Closed ThisisBillhe closed 7 months ago
S is the value and index of corresponding outlier values. You can not use low-rank approximation to approximate that. Also, we show in paper that outlier extraction does not work well for activation. If you look at our paper carefully, you will find that at a very high compression ratio, low-rank approximation is the best compared with sparsity and quantization. Also, quantization error has a decreasing distribution of egin value, which shows that quantization error can be approximated well by using low rank approximation.
Hi Hao Kang, it is a pleasure to see alumni from ZJU here.
Hi, nice to meet you, too!
Hi there! Thanks for your excellent work and the open-sourced code.
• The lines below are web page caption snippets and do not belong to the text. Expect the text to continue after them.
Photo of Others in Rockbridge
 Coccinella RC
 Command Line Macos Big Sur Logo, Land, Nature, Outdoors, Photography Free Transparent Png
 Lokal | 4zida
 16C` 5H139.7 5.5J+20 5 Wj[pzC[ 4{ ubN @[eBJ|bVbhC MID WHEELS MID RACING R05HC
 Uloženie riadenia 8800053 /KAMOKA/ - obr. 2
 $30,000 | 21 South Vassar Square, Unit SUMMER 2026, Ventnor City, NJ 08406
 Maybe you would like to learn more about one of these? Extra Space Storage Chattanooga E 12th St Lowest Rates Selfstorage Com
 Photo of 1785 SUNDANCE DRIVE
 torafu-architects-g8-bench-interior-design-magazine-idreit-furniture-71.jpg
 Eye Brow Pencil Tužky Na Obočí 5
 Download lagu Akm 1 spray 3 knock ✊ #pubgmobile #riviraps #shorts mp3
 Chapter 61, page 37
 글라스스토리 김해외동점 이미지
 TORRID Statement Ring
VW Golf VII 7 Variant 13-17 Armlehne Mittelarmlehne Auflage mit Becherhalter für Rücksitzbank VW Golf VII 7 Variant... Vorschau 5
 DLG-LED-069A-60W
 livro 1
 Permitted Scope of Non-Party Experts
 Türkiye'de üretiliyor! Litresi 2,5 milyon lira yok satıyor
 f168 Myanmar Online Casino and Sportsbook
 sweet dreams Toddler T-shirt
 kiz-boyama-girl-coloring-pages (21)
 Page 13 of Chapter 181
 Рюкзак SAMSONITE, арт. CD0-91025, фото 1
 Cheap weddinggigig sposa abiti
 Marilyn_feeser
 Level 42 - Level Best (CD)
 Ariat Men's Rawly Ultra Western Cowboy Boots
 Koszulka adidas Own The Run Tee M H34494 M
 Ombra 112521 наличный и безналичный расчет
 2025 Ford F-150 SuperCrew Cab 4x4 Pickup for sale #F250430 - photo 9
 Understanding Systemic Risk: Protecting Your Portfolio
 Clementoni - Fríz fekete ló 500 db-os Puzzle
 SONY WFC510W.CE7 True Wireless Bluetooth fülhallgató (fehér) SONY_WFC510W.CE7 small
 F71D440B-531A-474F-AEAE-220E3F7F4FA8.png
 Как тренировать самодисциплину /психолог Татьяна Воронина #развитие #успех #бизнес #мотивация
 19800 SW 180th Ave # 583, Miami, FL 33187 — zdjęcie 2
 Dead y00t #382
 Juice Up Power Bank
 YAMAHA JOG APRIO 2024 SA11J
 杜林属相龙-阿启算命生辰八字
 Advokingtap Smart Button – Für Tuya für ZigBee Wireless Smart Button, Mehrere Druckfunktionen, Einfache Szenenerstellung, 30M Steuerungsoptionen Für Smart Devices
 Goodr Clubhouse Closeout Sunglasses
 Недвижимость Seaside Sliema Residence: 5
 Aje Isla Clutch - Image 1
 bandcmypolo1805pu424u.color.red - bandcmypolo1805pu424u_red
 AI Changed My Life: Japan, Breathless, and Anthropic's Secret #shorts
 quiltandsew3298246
In Outlier-reduced quantization section of your paper, you mentioned that "such a sparse matrix results in the remaining cache size equivalent to that of 8-bit quantization because of its two index vectors and one value vector in full precision". If I understand correctly, the storage of S can be a heavy burden because there is a large portion of outliers. In this case, why do you store S and further introduce a low-rank matrix L to approximate the residual R=X-(D+S)? Using a low-rank matrix to approximate the S makes more sense to me.
I understand that your method (X=D+L+S) can achieve better performance. It's just the motivation of Low-rank approximation section is a little confusing.